The spatial statistics of structural magnetic resonance images: application to post-acquisition quality assessment of brain MRI images
MetadataShow full item record
Original versionImaging Science Journal. 2017, 65 (8), 468-483. 10.1080/13682199.2017.1369641
This report describes a new quality evaluation method for structural magnetic resonance images (MRI) of the brain. Pixels in MRI images are regarded as regionalized random variables that exhibit distinct and organized geographic patterns. We extract geo-spatial local entropy features and build three separate Gaussian distributed quality models upon them using 250 brain MRI images of different subjects. The MRI images were provided by Alzheimer's disease neuroimaging initiative (ADNI). Image quality of a test image is predicted in a three-step process. In the first step, three separate geo-spatial feature vectors are extracted. The second step standardizes each quality model using corresponding geo-spatial feature vector extracted from the test image. The third step computes image quality by transforming the standardized score to probability.

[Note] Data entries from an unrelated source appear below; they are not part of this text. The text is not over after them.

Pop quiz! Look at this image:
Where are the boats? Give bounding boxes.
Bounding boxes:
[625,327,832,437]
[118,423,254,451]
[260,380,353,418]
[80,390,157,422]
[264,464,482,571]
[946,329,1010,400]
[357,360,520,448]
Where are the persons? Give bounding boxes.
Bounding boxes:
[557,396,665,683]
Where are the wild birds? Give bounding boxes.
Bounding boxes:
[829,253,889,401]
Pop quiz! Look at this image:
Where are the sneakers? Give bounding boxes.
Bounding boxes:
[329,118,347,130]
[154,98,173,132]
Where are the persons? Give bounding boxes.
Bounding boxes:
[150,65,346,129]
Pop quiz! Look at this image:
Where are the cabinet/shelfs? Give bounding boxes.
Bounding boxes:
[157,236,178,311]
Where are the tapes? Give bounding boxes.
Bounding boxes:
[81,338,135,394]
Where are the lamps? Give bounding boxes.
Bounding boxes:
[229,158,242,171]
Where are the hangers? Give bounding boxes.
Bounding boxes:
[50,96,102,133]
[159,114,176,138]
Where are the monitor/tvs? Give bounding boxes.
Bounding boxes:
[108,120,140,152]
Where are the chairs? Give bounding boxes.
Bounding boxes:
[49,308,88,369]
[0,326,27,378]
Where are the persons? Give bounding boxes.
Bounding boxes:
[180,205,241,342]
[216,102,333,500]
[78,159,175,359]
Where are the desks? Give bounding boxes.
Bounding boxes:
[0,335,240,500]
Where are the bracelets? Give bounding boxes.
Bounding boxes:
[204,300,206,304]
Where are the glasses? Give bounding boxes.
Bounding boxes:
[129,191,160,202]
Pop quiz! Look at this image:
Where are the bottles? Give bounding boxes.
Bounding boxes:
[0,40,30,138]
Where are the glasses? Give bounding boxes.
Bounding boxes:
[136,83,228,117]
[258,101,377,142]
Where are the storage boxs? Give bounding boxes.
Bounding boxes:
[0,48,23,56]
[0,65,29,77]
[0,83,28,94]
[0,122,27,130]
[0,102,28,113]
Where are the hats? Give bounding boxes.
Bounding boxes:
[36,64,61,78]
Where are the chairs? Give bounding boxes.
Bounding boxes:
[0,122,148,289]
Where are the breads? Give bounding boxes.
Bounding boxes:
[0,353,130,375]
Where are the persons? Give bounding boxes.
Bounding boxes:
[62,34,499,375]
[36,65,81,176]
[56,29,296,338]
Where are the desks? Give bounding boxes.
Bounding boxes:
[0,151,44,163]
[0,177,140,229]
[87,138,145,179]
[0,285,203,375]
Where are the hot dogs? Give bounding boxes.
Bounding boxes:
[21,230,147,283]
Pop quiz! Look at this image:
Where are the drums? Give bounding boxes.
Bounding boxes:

The proposed method was evaluated on images without perceived distortion and images degraded by different levels of motion blur and Rician noise as well as images with different configurations of bias fields. Based on the performance evaluation, our proposed method will be suitable for use in the field of clinical research where quality evaluation is required for the brain MRI images acquired from different MRI scanners and different clinical trial sites before they are fed into automated image processing and image analysis systems.